Sledgehammer (Hard to Love 2)
Page 99
“I can’t.” My voice is barely audible, my lungs seizing, unable to draw breath. There’s no need for explanations. This has stopped being about who said what or didn’t, this is about me making something of myself, not sacrificing my dreams for anyone else––even him.
His eyes briefly flutter closed. Pain. Disappointment. Defeat. None of them linger on his face long because he shuts them down. Slow nodding, his eyes, filled with regret, meet mine again. He won’t let go of my face. I wrap my fingers around his wrists and pry them off while I look up, letting him see that it’s hurting me as much as it is him. I hold my hand out and he takes it, lacing his fingers through mine. I hug his arm and hold on with everything I’ve got. That’s how we walk to the car. Together, slowly, trying to make the moment last as long as possible.
“What’s your damage? Do you have any idea how scared we all were? This is a big bad world. Kids get kidnapped and sold to people as pets.”
Once we got to Eileen’s, I said goodbye to Ethan. Few words were spoken. I got out of the car and watched him drive away with my heart. It took everything I had not to run after him like a lunatic. After which, I found Audrey in the backyard, rocking back and forth on an old swing set.
“It was my grand gesture,” she mumbles, her eyes avoiding me purposely. “I thought…I don’t know. I thought if I went to see him he would know that I like him, like him.”
Oh dear. This is exactly why I should not be allowed near children unsupervised. She looks up with wet green eyes.
“And?”
“And he was with his new friends. He acted like he barely knew me.”
She might as well have punched a hole in my chest. The pain is that intense. That little fucker. He’s lucky he’s a minor. I sit in the swing next to her, and throwing an arm around her bony shoulders, hug her close. “Happens to the best of us, kid.”
“I thought he liked me, too.”
“He’s a boy. Boys are weird and hard to figure out. The best you can do is be honest with yourself about how you feel, and be honest with them. I wish I could tell you it gets easier but I can’t. All I can promise is that if you’re honest, one day when you look back on it, you’ll smile and hold your head up high because you were brave. And bravery kicks ass.”
That gets a wobbly smile out of her. She scrubs her tear stained cheeks with the backs of her hands.
“And Audrey, most importantly, don’t ever waste your time and tears on boys that are too stupid to realize that you’re awesome.”
By the look on her face, I’m not sure she quite gets it. She will eventually, though. I’ll be there every step of the way to make sure she does.
“You can’t leave,” she says with a suddenly determined expression.
“I have to.”
“You can’t. We’re sisters now, and if you leave, I’ll lose you, and I won’t have anyone to talk to and––”
“Audrey, Audrey, pump the brakes. First of all, you won’t lose me. You’ll have an excuse to come to L.A. whenever you have time off from school. And I have to go. I was always going. I have to give it a real chance and part of the reason why is you.”

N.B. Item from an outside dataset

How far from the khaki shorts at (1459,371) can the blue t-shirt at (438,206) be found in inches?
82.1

“Me?” She doesn’t believe it, her tone rife with doubt.
“Yeah, you.” I look down into eyes too big for her delicate features, her expression stoic even though I know she’s in despair. “You make me want to be a better grown up. So that my opinion will be worth something to you.”

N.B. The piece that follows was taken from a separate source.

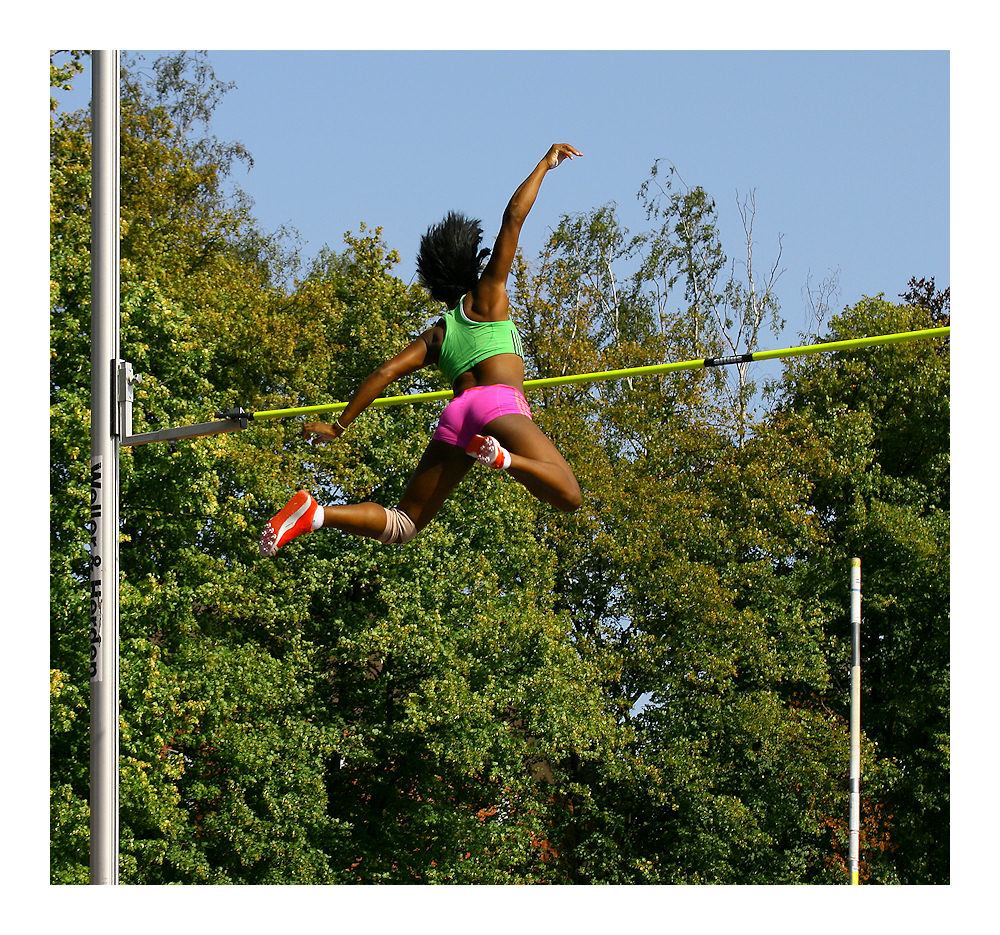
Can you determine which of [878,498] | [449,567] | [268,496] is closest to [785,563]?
[878,498]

The stoic mask slides off, replaced by a sad acceptance that nothing she says or does will alter the outcome. I almost give in and say I’ll stick around a little longer.
“Can I come for the whole summer?”
Teenagers, an endless source of entertainment.
“Nice try. How does two weeks sound?”
When she looks up again, a cheeky smirk lights up her face. “Deal.”
“Thank you.”
I look over my shoulder and find the owner of that all too familiar gravelly voice stepping closer to the edge of the patio. My mother fidgets with the hem of her not-age-appropriate V-neck t-shirt, her breast implants in danger of splitting it in two. She looks contrite, something that has never, not once to my knowledge, happened before. Uncork the champagne, this is cause for celebration.
Dan and Audrey insisted I stay for dinner. Dan was barbecuing. I only agreed because he was cooking––knowing Eileen’s penchant for cooking with a microwave and only a microwave.
She didn’t say much during dinner. Instead she chose to watch me from across the patio table with heavy suspicion in her hard eyes. After we ate and cleared the table, I lingered outside a little longer.